The results showed that Lizzy had SMA Type 1, or Werdnig-Hoffman Disease. The news was devastating to the family. Children with Type 1 are not expected to survive past their second birthday without extensive respiratory support and the most aggressive of care. The news spelled out a future with complications and a great deal of heartache. The family was told to take the baby home and love her – Lizzy would more than likely die before the age of one – two years old if they were very lucky. "I dropped to my knees as if someone pierced my heart with a hot knife," she said. "How could this be? How could a child so beautiful and full of promise be handed down a death sentence? How could we even consider just letting Elizabeth die? How could we not try to prevent the inevitable?"

Mrs. Huette knew the family was going to have to get aggressive to save Lizzy's life. She started searching online and found that a clinical drug study at Stanford University in California, funded in part by the Hope & Light Foundation, was trying to save children with SMA Type 1. She contacted Dr. Wang, the leading researcher for hydroxyurea, desperate for her grandchild to become a part of his study. Lizzy was accepted into the study and for the first time Mrs. Huette said she felt hope for the future.

On June 10, 2004, they headed to California and began the drug trial which addressed the production of the SMN1 protein in the white blood cells. Their visit was not without complications and they continued to explore the right diet and respiratory protocol to keep their beloved Lizzy alive. Consulting with fellow SMA families and Dr. Mary Schroth, a Wisconsin pulmonologist proved instrumental in learning more about how to keep Lizzy healthy. "I learned all I could about the diet and respiratory equipment she needed. Most importantly I learned to observe her for signs and symptoms that require immediate attention such as suction."

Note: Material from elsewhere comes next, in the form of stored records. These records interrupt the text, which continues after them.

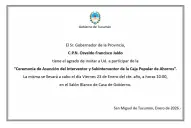 Osvaldo Jaldo desplazó a las autoridades de la Caja Popular
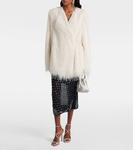 Азия 110 атласные сандалии Jimmy Choo, Silver - фото 3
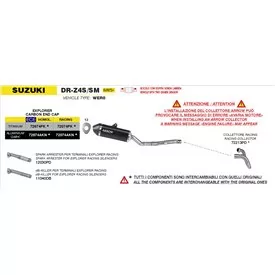 Arrow Exhaust Suzuki DR-Z4S / DR-Z4SM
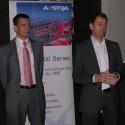 Vlevo Petr Varvařovský (obchodní ředitel Atlantis Telecom) a vpravo Peter Friedsam (obchodní ředitel Aastra pro ČR a SR)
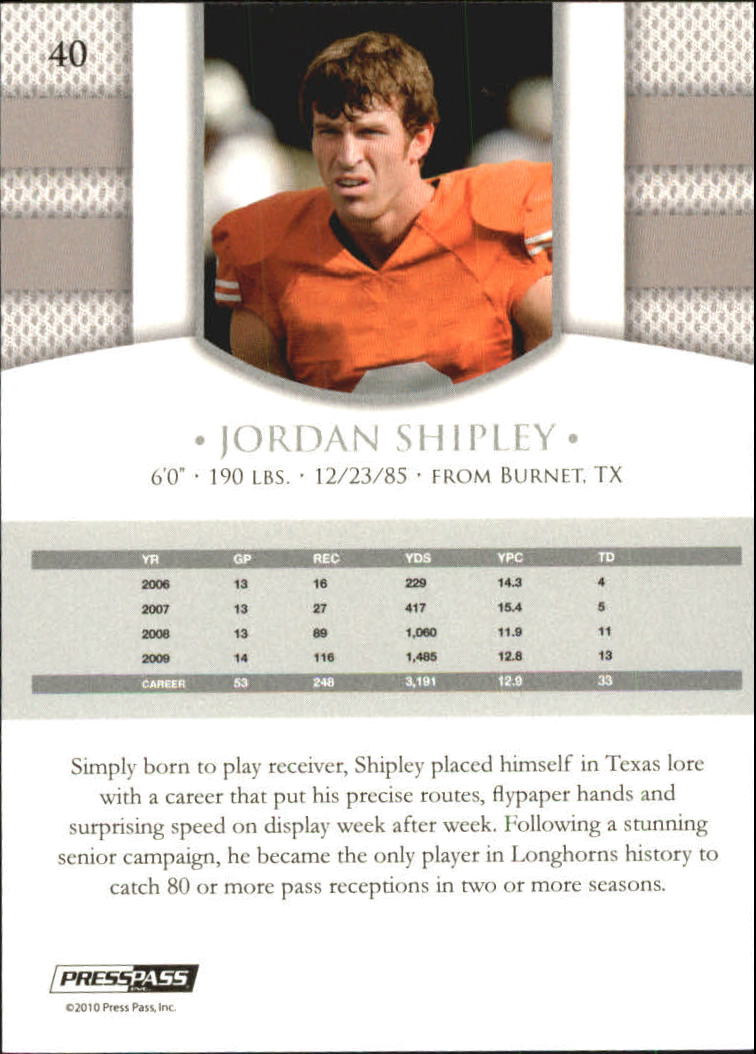 2010 Press Pass PE Football Cards - Picture 17 of 37
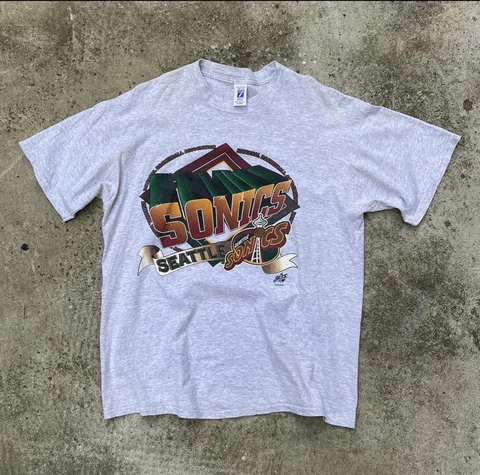 Vintage Seattle SuperSonics NBA Basketball Graphic Shirt Logo 7 Cover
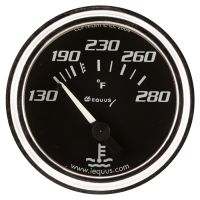 2" Chrome Mechanical Water Temperature Gauge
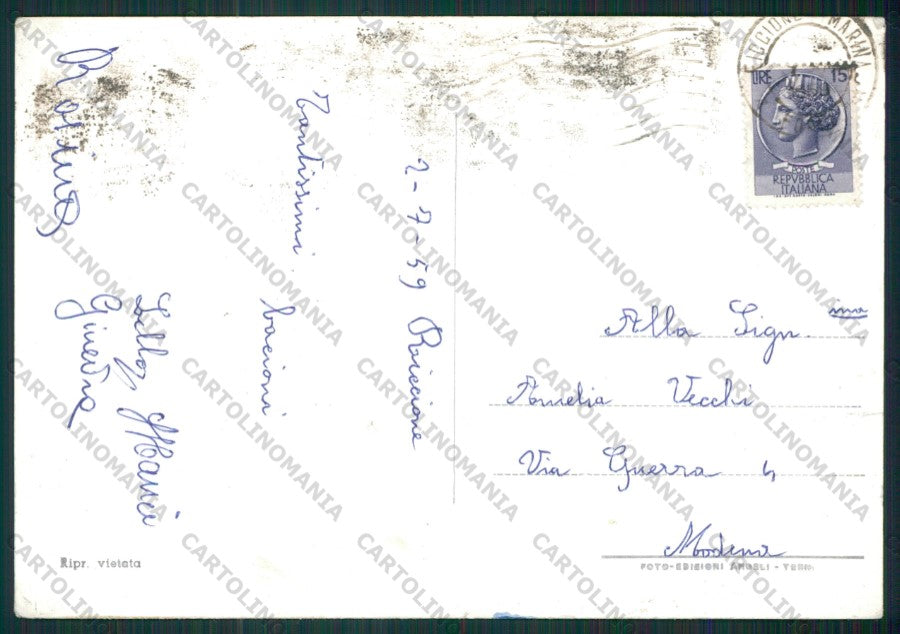 Rimini Riccione Foto FG cartolina KB0070 – retro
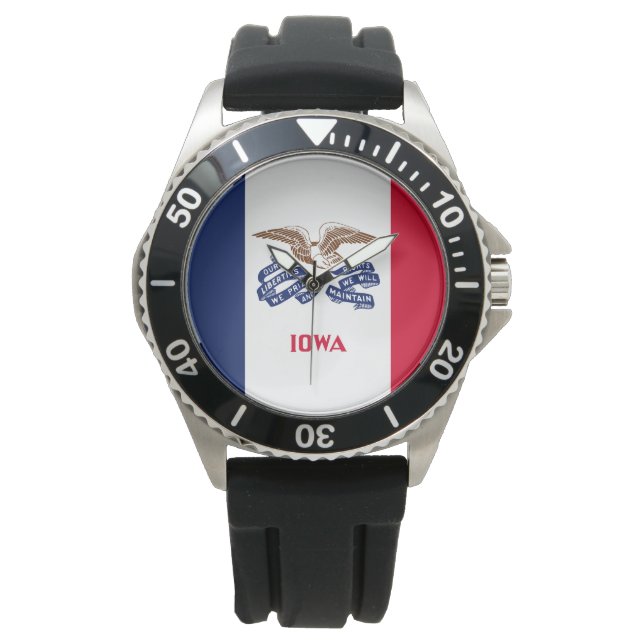 State Flag of Iowa Watch (Front)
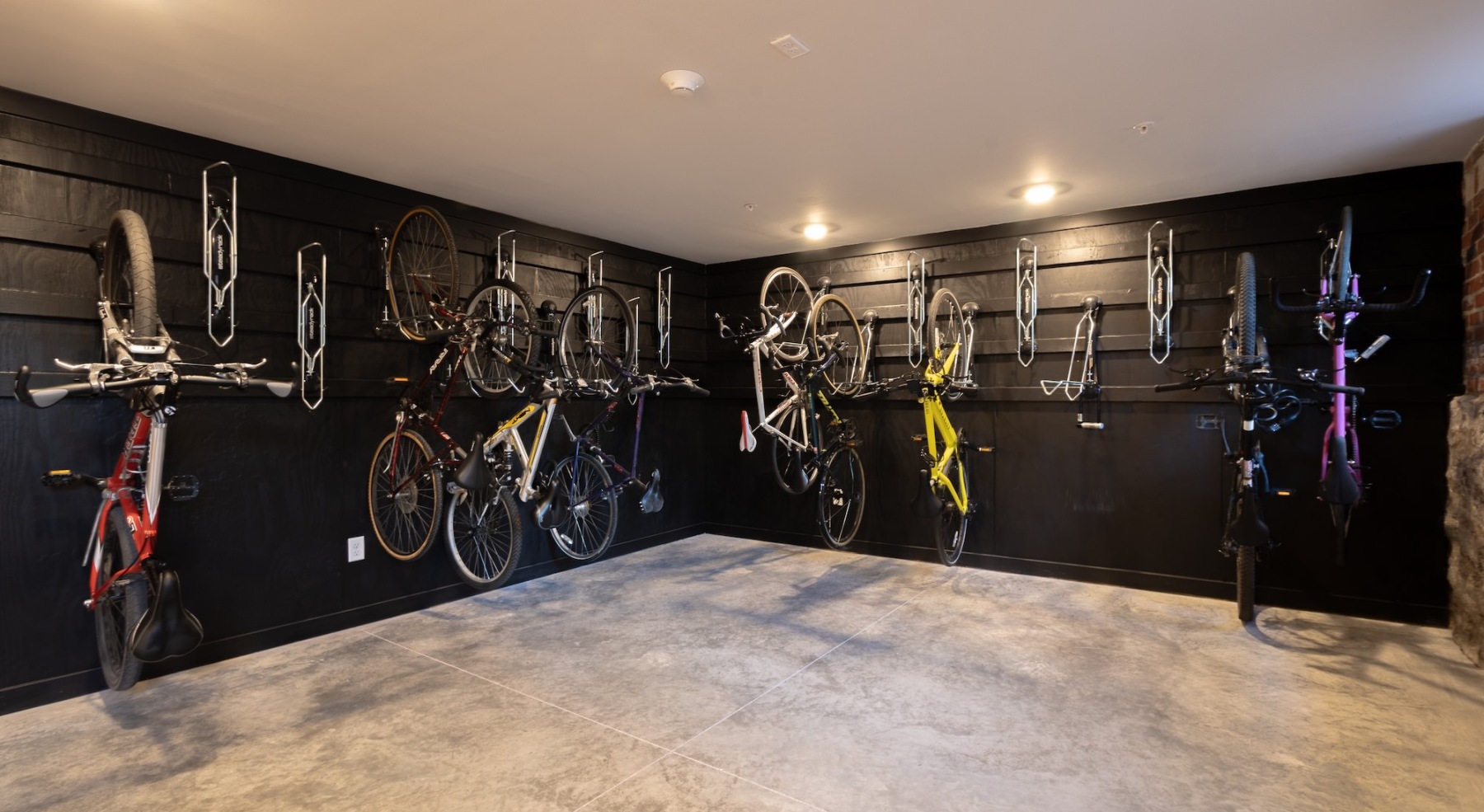 a bike storage room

Lizzy would receive a Gastrostomy Tube with fundoplication (a surgical procedure of tucking or folding the top part of the stomach around the esophagus to prevent reflux); the procedure to prevent aspiration pneumonia while maintaining proper nutritional intake. This was complete while Elizabeth was still strong enough to undergo an anesthetic. Lizzy turned 6 years old in September 2009. The respiratory protocol continues. She has physiotherapy and is stretched daily. She also participates in speech and physical therapies. She is extremely happy and bright according to her grandmother. "She is much loved and is able to color and paint," she said. "Like other six-year-old little girls she loves her makeup, jewelry and dresses. Her favorite book is 'Fancy Nancy' by Jane O'Connor." Lizzy has a powered wheelchair which is purple and decorated with Disney Princess stickers and even features beaded trim and tutu skirt. "My daughters and their families are very supportive of Lizzy and treat her as a normal child with special needs," she said. Mrs. Huette said that every year on Lizzy's birthday she sends the neurologist a card with her progress. "I want him to know how well she is doing and that she has beaten 'the odds.' I'll never give up and will continue to do all I can to ensure Lizzy remains happy and healthy with many more birthdays and milestones to look forward to," she said.

Mrs. Huette prays for a cure and spends time helping other families along the way like those who helped her family. You will often hear her say, "We believe in miracles because we live with one."